____ TEXT PROVIDED

Silky smooth & buttery, Butterscotch Sauce has a special and specific flavor. Sure, I like salted caramel as much as the next guy, but I’m sooo ready to close the book on salted caramel for a little while. Let’s try Butterscotch Sauce for a change.
Caramel sauce is made by melting and caramelizing white sugar, then adding a liquid to that caramelized sugar to turn it into a sauce. Caramelizing sugar is a complicated and specific process that I won’t go into here. That is a topic that needs at least one post, if not a series.
Believe me, I adore the flavor of caramelized sugar, but butterscotch is different and also really delicious. Butterscotch sauce starts by melting brown sugar and butter together and then adding a liquid. Brown sugar has molasses in it, which is not the same thing as caramel. So butterscotch has notes of butter, molasses, vanilla and salt.

________
____ DATA FOR REVIEW

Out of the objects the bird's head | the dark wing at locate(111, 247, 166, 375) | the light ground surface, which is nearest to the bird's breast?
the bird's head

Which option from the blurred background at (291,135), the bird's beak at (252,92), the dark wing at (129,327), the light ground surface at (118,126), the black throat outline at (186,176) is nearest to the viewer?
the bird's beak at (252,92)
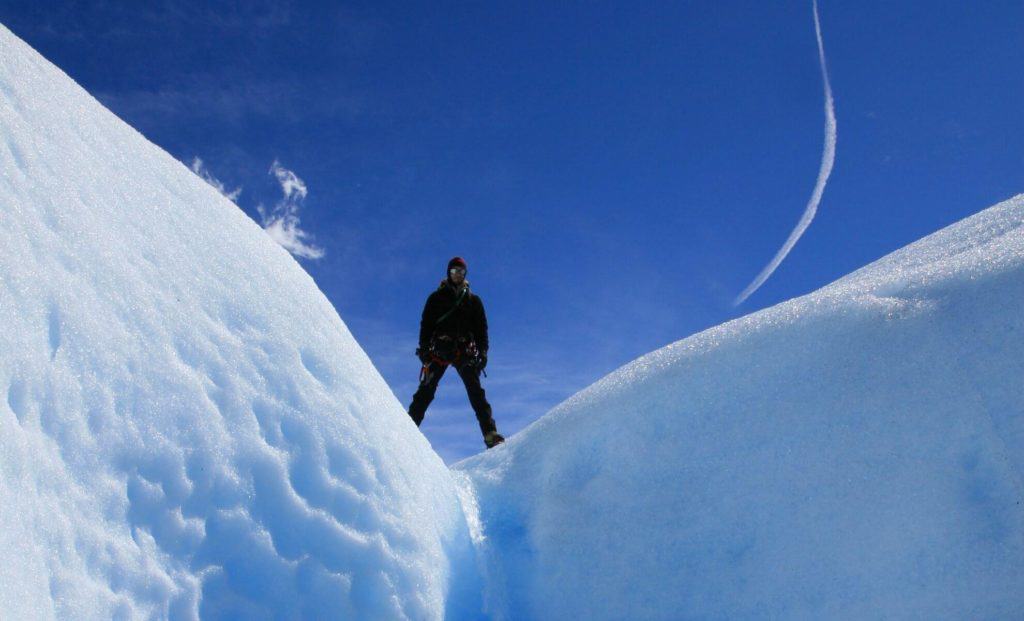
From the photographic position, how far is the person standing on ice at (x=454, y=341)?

________
____ DATA FOR REVIEW

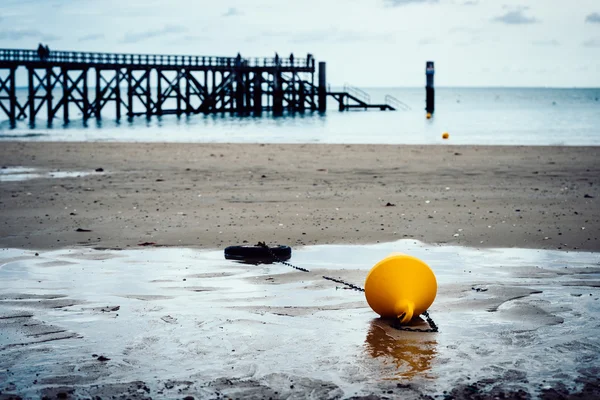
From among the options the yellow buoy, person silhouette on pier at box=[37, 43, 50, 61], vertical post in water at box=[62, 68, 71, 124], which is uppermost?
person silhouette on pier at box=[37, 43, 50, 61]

________

ASSIGNED TASK A
Reproduce the passage of the butterscotch sauce text between "Silky smooth &" and "vanilla and salt.", inclusive.
ASSIGNED TASK B
Answer these questions using the butterscotch sauce text:
(i) What kind of sugar is melted and caramelized to make caramel sauce?
(ii) Which two ingredients are melted together at the start of butterscotch sauce?
(iii) What does brown sugar contain?
The records were taken from a separate source.

ANSWER SPACE A
Silky smooth & buttery, Butterscotch Sauce has a special and specific flavor. Sure, I like salted caramel as much as the next guy, but I’m sooo ready to close the book on salted caramel for a little while. Let’s try Butterscotch Sauce for a change.
Caramel sauce is made by melting and caramelizing white sugar, then adding a liquid to that caramelized sugar to turn it into a sauce. Caramelizing sugar is a complicated and specific process that I won’t go into here. That is a topic that needs at least one post, if not a series.
Believe me, I adore the flavor of caramelized sugar, but butterscotch is different and also really delicious. Butterscotch sauce starts by melting brown sugar and butter together and then adding a liquid. Brown sugar has molasses in it, which is not the same thing as caramel. So butterscotch has notes of butter, molasses, vanilla and salt.

ANSWER SPACE B
(i) White sugar.
(ii) Brown sugar and butter.
(iii) Molasses.